また、本契約の締結や紛争解決に要した費用の賠償および慰謝料の支払いをしてほしい。
(1)本契約は、数回にわたり資産運用セミナーに参加し、講師であった募集人に個別相談をしたときに、募集人から勧誘されて申し込んだものである。
(2)募集人に資産運用の相談はしたが、生命保険を契約する意思はなかった。
(3)募集人から、保険料が死亡保障に充当されるという説明がなく、積み立てた保険料が全額運用されるものと誤信していた。

<保険会社の主張>
契約内容に関する募集人の説明は不十分であったため、契約の取消しおよび既払込保険料の返還には応じるが、その他申立人が主張する費用を当社が負担する理由はないため、申立人の請求に応じることはできない。

<裁定の概要>
1.裁定手続
裁定審査会は、当事者から提出された書面にもとづく審理の他、募集人の対応に不適切な点があったかどうかなど、契約時の状況を把握するため、申立人およびその配偶者に対して事情聴取を行った。
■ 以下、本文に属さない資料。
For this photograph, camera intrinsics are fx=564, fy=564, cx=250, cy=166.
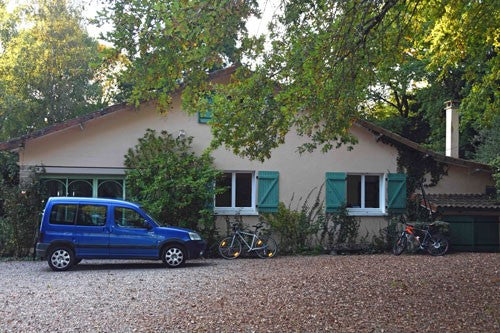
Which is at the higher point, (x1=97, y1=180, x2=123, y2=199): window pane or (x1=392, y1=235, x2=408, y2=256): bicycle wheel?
(x1=97, y1=180, x2=123, y2=199): window pane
なお、保険会社が募集人の説明不足を認めていることから、募集人に対する事情聴取は行わなかった。

2.裁定結果
上記手続の結果、契約の無効または損害賠償の支払いを認めることはできないが、募集人がより丁寧な説明をしていれば、申立人が契約内容を理解し、紛争に至らなかった可能性が否定できず、紛争の早期解決の観点からも、本件は和解により解決を図ることが相当であると判断し、業務規程第34 条1 項にもとづき、裁定審査会としての和解案を当事者双方に提示し、その受諾を勧告したところ、同意が得られたので、和解契約書の締結をもって解決した。

説明不十分のケースは多すぎるほどあるでしょう

募集人から、保険料が死亡保障に充当されるという説明がなく、積み立てた保険料が全額運用されるものと誤信していた。

これを保険会社が

契約内容に関する募集人の説明は不十分であったため、契約の取消しおよび既払込保険料の返還には応じる

というのは、とても参考になる事例だといえるでしょう。
これから「契約の取り消し」を行う方々にとって。

ただ損害賠償は、保険募集人に対して別途行うべきですね。